The Gujarat High Court set aside the order of the Gujarat State Waqf Tribunal, which had halted the construction of a railway track near Firoz Saheb ni dargah in Rajpur Hirpur locality in Maninagar Taluka of Ahmedabad, reported Live Law.
Dargah trustee named Shaikh Onali Ismailji (Visawaarwala) had moved the State Waqf Board Tribunal, seeking a restraining order on the Collector and its servants from damaging the ‘property’ and interfering with the movement of the devotees in and out of the dargah.
He had claimed that the dargah had 4 constructions and witnessed a regular footfall of devotees. Shaikh had contended that the construction of a railway track would hinder devotees from offering prayers at the ‘shrine’.
The Applicant authority (Collector) had argued that the construction of the railway line was started only after receiving proper sanctions. He added that the railway line was in the greater interest of the public and that it would pass through the way to the dargah and not through the ‘shrine’.
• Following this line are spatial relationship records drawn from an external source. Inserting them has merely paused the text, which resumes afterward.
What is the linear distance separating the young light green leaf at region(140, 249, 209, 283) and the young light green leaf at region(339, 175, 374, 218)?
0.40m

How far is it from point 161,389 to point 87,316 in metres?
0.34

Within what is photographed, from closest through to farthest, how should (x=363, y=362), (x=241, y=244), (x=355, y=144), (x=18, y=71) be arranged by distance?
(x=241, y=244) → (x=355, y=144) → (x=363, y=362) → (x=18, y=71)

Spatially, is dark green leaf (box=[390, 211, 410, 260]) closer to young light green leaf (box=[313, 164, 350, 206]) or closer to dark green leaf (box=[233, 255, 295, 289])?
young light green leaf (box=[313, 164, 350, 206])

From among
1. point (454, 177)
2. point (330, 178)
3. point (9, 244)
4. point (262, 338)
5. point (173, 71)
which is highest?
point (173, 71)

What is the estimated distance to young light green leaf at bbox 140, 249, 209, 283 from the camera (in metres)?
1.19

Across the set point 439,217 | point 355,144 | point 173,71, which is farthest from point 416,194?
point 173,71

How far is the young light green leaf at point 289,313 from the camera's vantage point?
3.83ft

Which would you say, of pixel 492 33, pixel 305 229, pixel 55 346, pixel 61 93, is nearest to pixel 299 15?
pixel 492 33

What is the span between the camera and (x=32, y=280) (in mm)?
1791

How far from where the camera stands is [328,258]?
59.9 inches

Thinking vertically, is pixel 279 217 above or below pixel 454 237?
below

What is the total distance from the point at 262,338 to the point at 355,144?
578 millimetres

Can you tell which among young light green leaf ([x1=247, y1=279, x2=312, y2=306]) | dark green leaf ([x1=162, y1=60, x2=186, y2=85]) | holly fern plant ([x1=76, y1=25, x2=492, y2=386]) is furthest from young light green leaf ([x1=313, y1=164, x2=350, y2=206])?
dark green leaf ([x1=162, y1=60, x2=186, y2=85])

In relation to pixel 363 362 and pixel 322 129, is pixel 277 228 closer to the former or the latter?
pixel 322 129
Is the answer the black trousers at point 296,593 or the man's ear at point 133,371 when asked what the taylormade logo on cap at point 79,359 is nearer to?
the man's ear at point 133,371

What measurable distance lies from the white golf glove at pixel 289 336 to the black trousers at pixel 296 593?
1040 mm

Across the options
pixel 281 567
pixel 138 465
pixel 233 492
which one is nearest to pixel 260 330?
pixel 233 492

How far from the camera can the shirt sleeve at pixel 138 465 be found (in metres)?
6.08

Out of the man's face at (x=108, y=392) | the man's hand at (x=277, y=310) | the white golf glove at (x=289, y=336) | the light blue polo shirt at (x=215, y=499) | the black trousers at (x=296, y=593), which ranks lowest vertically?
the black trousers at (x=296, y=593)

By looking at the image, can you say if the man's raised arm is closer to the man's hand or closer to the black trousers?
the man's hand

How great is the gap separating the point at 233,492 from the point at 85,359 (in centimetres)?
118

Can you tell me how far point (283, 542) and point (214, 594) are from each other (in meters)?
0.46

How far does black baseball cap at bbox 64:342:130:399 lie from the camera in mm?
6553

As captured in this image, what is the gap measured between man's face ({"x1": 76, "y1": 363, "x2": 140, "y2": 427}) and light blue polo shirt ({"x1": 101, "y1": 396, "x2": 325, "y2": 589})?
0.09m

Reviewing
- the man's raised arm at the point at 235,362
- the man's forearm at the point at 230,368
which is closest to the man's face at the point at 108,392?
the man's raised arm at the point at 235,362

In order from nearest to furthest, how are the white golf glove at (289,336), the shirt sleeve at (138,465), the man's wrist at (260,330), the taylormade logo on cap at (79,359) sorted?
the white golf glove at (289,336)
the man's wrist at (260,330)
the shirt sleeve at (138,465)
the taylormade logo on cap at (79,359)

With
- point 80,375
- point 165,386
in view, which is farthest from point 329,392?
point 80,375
The Applicant also informed that the dargah trustees refused to negotiate or chalk out alternate plans and instead approached the State Waqf tribunal with ‘incorrect facts.’
Gujarat State Waqf Tribunal had granted an injunction, favoring the dargah ‘trustee’ Shaikh Onali Ismailji (Visawaarwala) and had directed the District Collector to seek the permission from the Waqf Board for land acquisition and construction of railway lines.
Aggrieved by the Tribunal’s ‘misconceived’ and ‘premature’ order, the Applicant authority moved to the Gujarat High Court. The matter was heard by a single-Judge Bench of Justice Umesh Trivedi of the Gujarat High Court.
Observations made by the Gujarat High Court on dargah’s plea
During the hearing, it came to light that the dargah trustee provided no document that could prove that the Islamic shrine was indeed a Waqf property. Moreover, it came to light that Shaikh Onali Ismailji (Visawaarwala) was not a ‘trustee’ but a ‘manager’ of the dargah trust.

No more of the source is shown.